Women’s conditions in India have drastically improved due to increased access to education. However, when it comes to household money management, men and women are now better allies due to their ability to adapt to various expenses and unanticipated scenarios. This shift in male-female tasks explains why Indian women are now seen as more than just homemakers.
Women who invest well are extremely successful.
According to several economic and financial experts, women are often stronger financial investors than men. Women have traditionally benefited from this less aggressive and prudent attitude, which has led to great returns on their investments.
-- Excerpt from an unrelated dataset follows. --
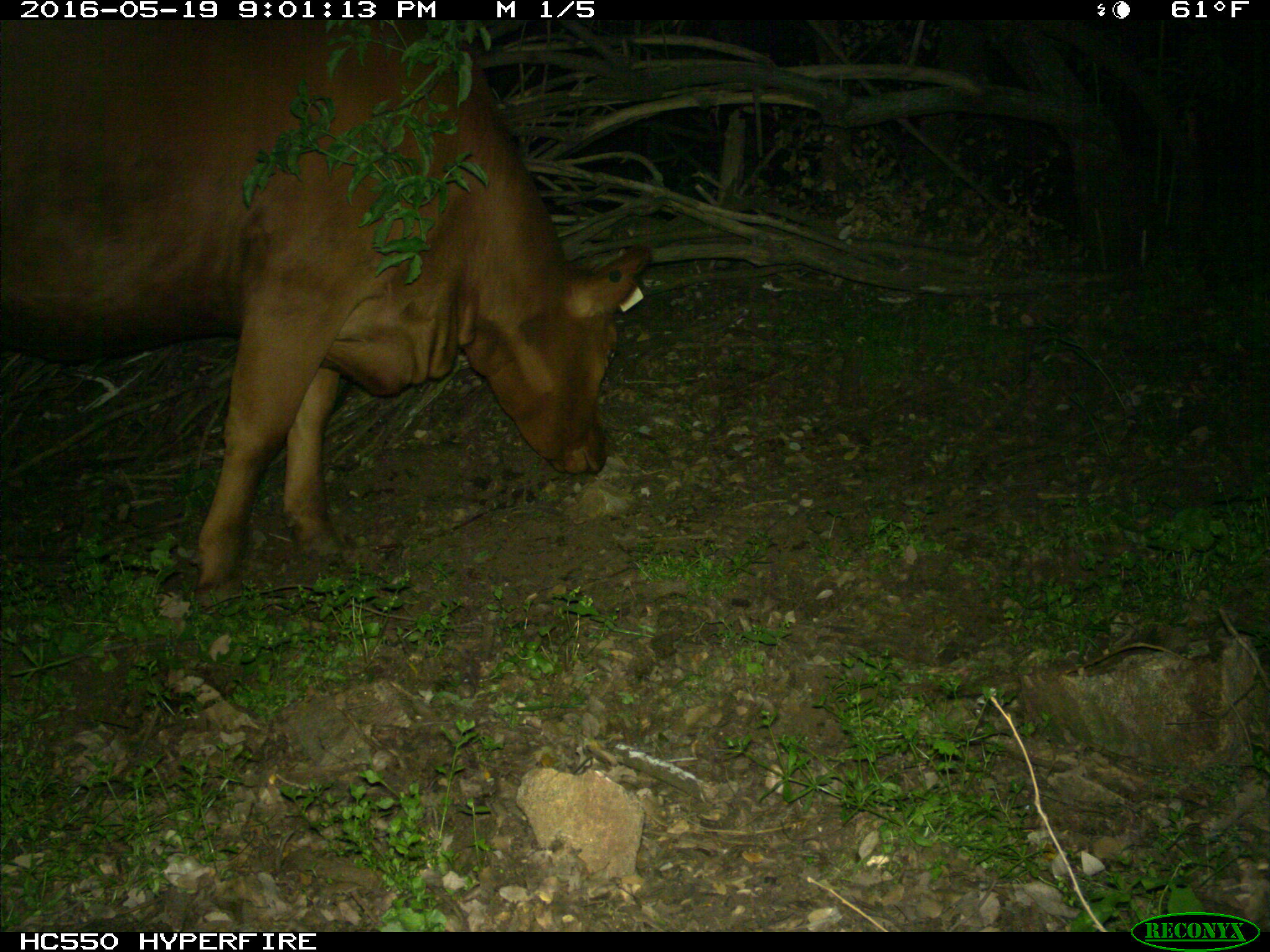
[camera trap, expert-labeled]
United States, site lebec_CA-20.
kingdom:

While taking large risks can pay off handsomely, there should always be a balance between low-risk and high-risk investments.
Fortunately, Indian women are adept at conducting research, identifying risks, and exercising self-control. One shining example of this is Nita Ambani, who is at the forefront of a long list of powerful and important women who have always emphasised giving back to society & setting an example for other women to follow.
Women are strategic thinkers.
Women are thought to be more competent in handling several responsibilities while being aware of future risks. Furthermore, although women continue to face salary equality in most sectors worldwide, this has given them a sense of security, i.e. it is more or less a fact that women are more likely to begin long-term investments and retirement planning.
But that’s not all. Many women also start thinking about retirement at a young age. However, it is still a challenge to save a good amount of money every month to help them deal with financial difficulties at any time in their lives. However, with good long term planning, money management gets easier and more fruitful. Stated below are some helpful money management tips that aid your planning:
- If you’re a stay-at-home mom with no source of income, you’ll understandably strive to squeeze every last penny out of your monthly household budget. However, you should always put aside some money for the future.
- You could put your money into hybrid funds, RDs, NCS, and similar products. The post office offers a monthly recurring deposit programme with a high-interest rate. Set up a systematic investment plan (SIP) to invest in gold mutual funds or SGBs if gold is your thing.
- Whether you are a widow or a divorcee with children, you are responsible for your children’s emotional and financial well-being. Therefore, you will have to plan for your retirement and your children’s education and marriage. When you’re in this situation, you’ll need to look for safe, low-risk investments.
- If you’re still young and have experienced the loss of your other half, you still have time to consider retirement. Your spouse probably has a large term life insurance policy with you as a beneficiary. Use the proceeds to pay off your mortgage, followed by family health insurance, education preparation, and your own life or term insurance.
PPF, NPS, and balanced mutual funds should be used to invest any remaining cash and contributions from your monthly income.
- If you’re a divorced person who receives regular maintenance and alimony, the criteria should be similar. But, of course, it’s not always easy to be able to invest a large sum in any product. Still, a SIP will suffice, especially because it fosters discipline by automatically setting aside a percentage of your monthly intake (income plus maintenance) without any conscious effort on your part.
- You should set aside 6 months of your expenses in an emergency fund in either situation. Any EMIs you have should be included as well.
As your income grows, you should shift your focus away from your family’s future and toward your own. Diversifying your financial portfolio and investing in less risky items should become the standard. Above all, you should analyse your portfolio at least once a month to eliminate risks that aren’t aligned with your financial objectives.